By Ron Wells | February 7, 2001

When four Danish directors got drunk together one night in 1995 and came up with a movement to clear all the artifice and crap out of film, I seriously doubt they harbored any illusions of it catching on. However, when the first of the movies under the “Dogme 95” banner was released, Thomas Vinterberg’s “The Celebration,” a lot of people took notice. One of them was aspiring filmmaker Henry Barrial. What he seemed to take away from the viewing experience was the possibility of making a meaningful film without a large crew or a lot of money and equipment. The result is “Some Body.”
The story seems simple enough. Samantha (Stephanie Bennett) is a Los Angeles schoolteacher in her late 20s. After a party, she faces the fact that her long-term live-in relationship with Anthony (Jeramy Guillory) has grown stale. She soon moves out on her own in search of love and happiness. What she generally finds tends to be something else entirely.
Now, while Barrial violates at least three of the ten conditions of Dogme 95 (there’s a score, minor opticals, and a director’s credit), he’s definitely lived up to the spirit of the thing. Thankfully, he also seems to have come away from “The Celebration” with a lot of ideas about creating his film in a far more organic and natural manner than is normally done. “Some Body” is largely the effort of three people: Director and co-writer Barrial, star and co-writer Bennett, and cinematographer/composer/editor Geoffrey Pepos. All three produced, and in some scenes both Pepos and Barrial operated the digital camera simultaneously. Barrial and Bennett derived the story from events in Bennett’s own life. Throughout production, the group alternated periods of writing and shooting to allow the project to develop a bit on its own.
The final product is fantastic and often brutal.

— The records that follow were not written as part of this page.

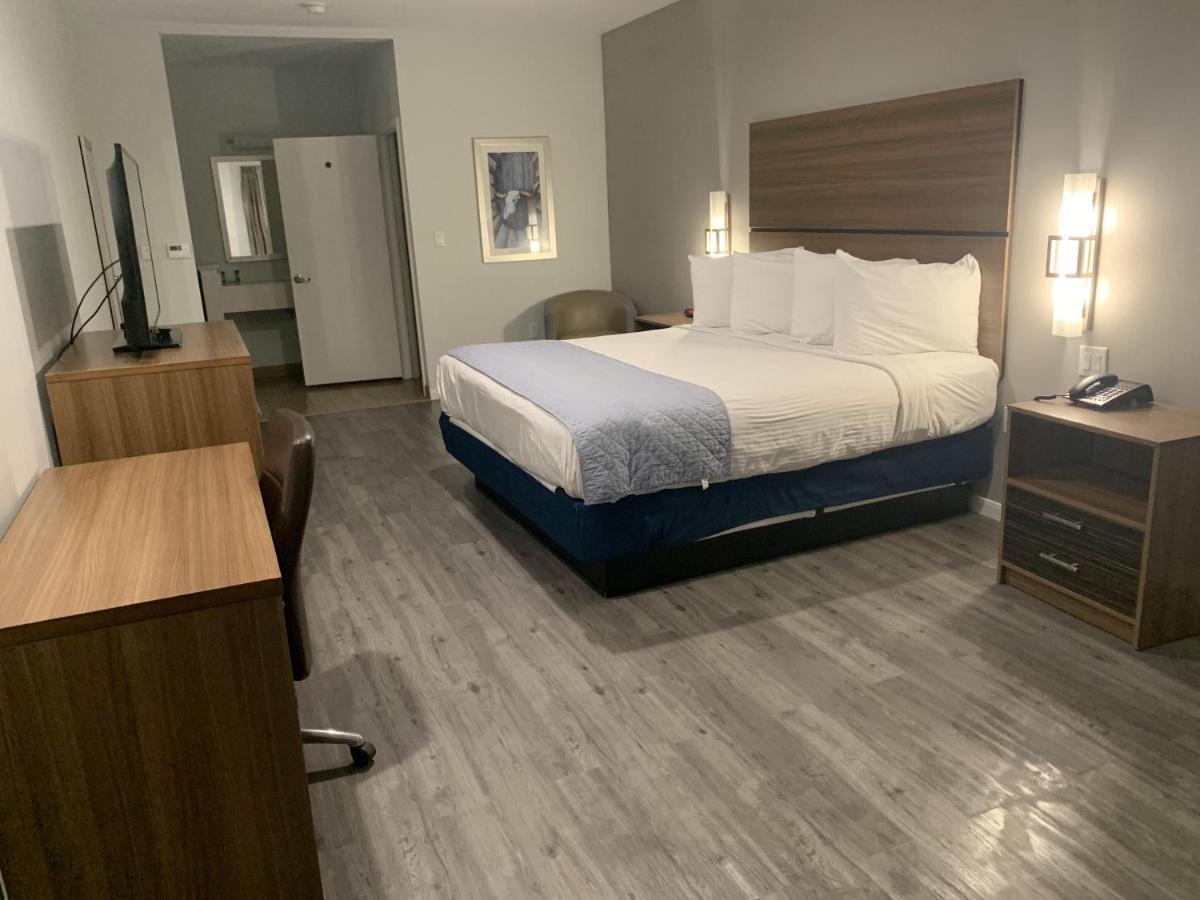 Porter Inn Zewnętrze zdjęcie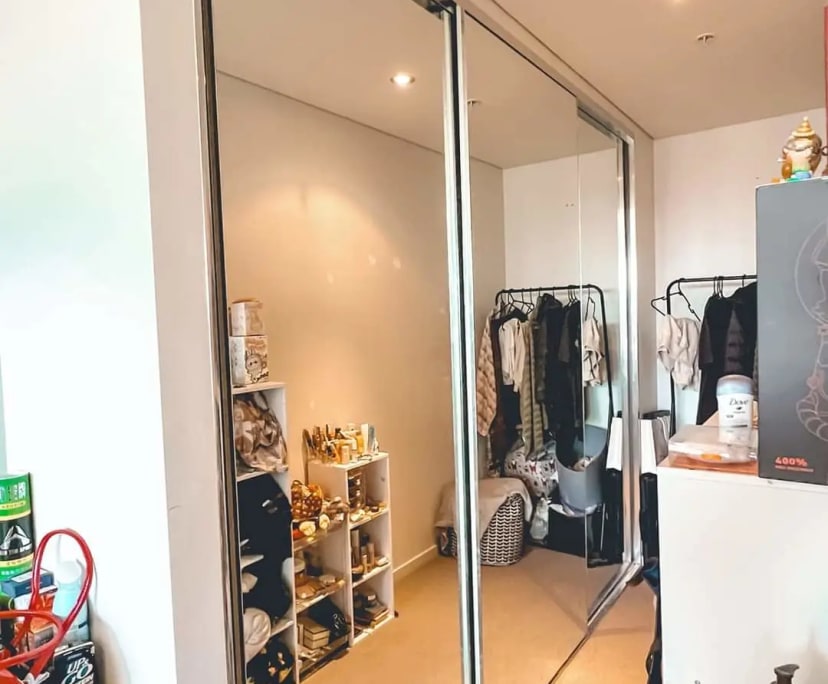 $550, Flatshare, 3 bathrooms, Haymarket NSW 2000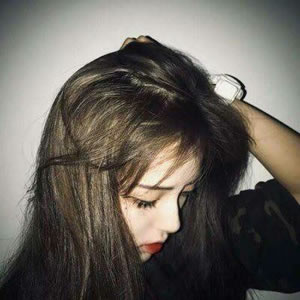 16张高清超拽社会霸气女生头像 适合QQ用的个性女头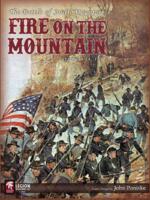 logo przedmiotu Fire on the Mountain: Battle of South Mountain September 14, 186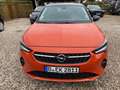 Opel Corsa Gepflegtes Fahrzeug  wenig gelaufen mit Service! Orange - thumbnail 4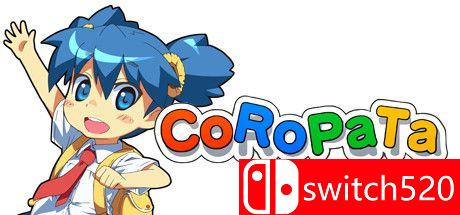 《COROPATA（COROPATA）》Build 6376740 Chronos硬盘版[EN/JP]
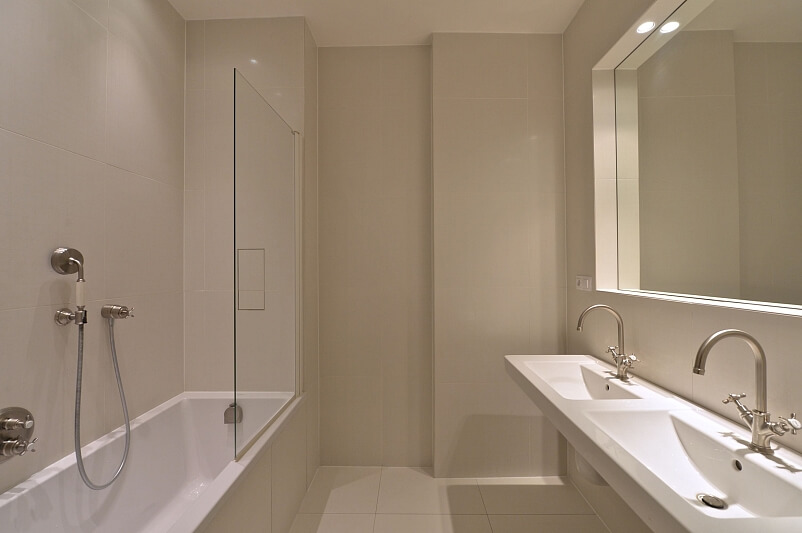 Žitná, Nové Město - Prague 1 | Rent, Apartment Two-bedroom (3+1), 105 m²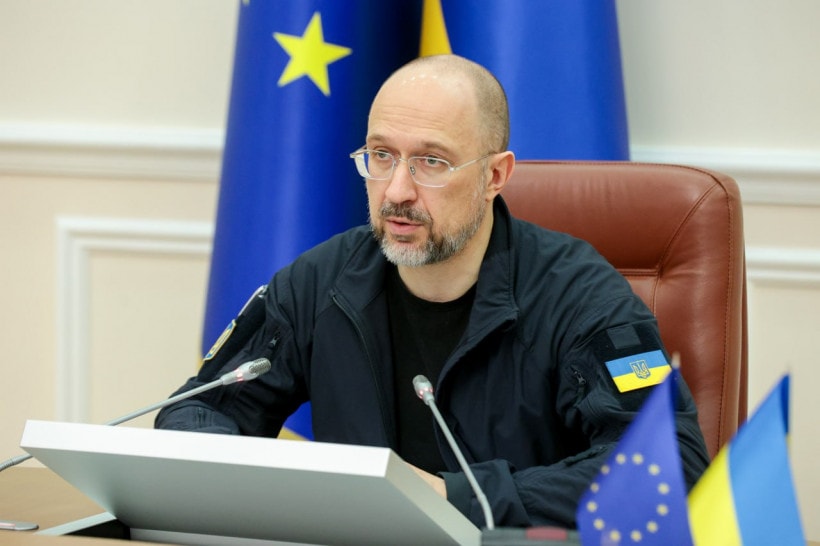 Прем’єр-міністр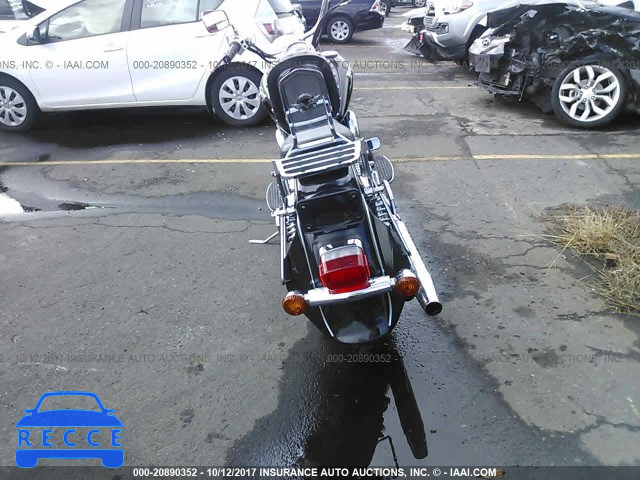 2000 Kawasaki VN1500 E JKBVNAE13YA095597 image 5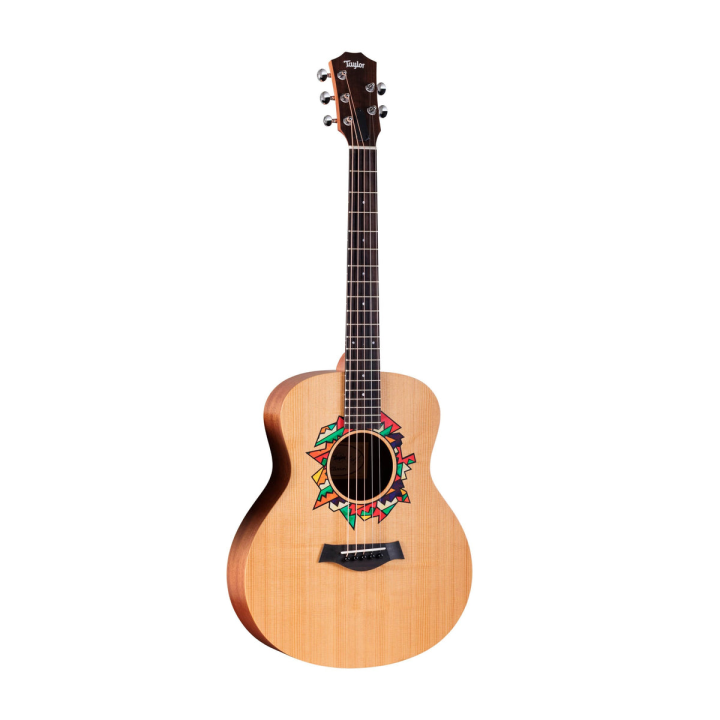 Jacob Collier GS Mini 5-String Gitarre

At times I feared that it was veering awfully close to “Looking for Mr. Goodbar” territory, which would also blow another Dogme 95 clause, but it never did. What could have been the most boring, unwatchable crawl-up-your-own-a*****e picture instead becomes a gripping, searing portrait of a lost soul trying to find her way through life. Stephanie Bennett is amazing. She is always true, and often as naked emotionally as she is physically. This is the kind of acting that is hardest to do, where there is almost no distance between you and the character. There would appear to be little for her to hide behind. Samantha is depicted as a deeply flawed human being, but a very real one, and in the end a very sympathetic one. The film never gives her any easy outs, and in real life, this kind of journey is never really over until you’re dead.
“Some Body” was one of the true highlights of the 2001 Sundance Film Festival. Barrial and Bennett demonstrate that in the new millennium, great new talent continues to crawl out of the woodwork. It’s difficult to determine how the second century of cinema will play out, but so far so good.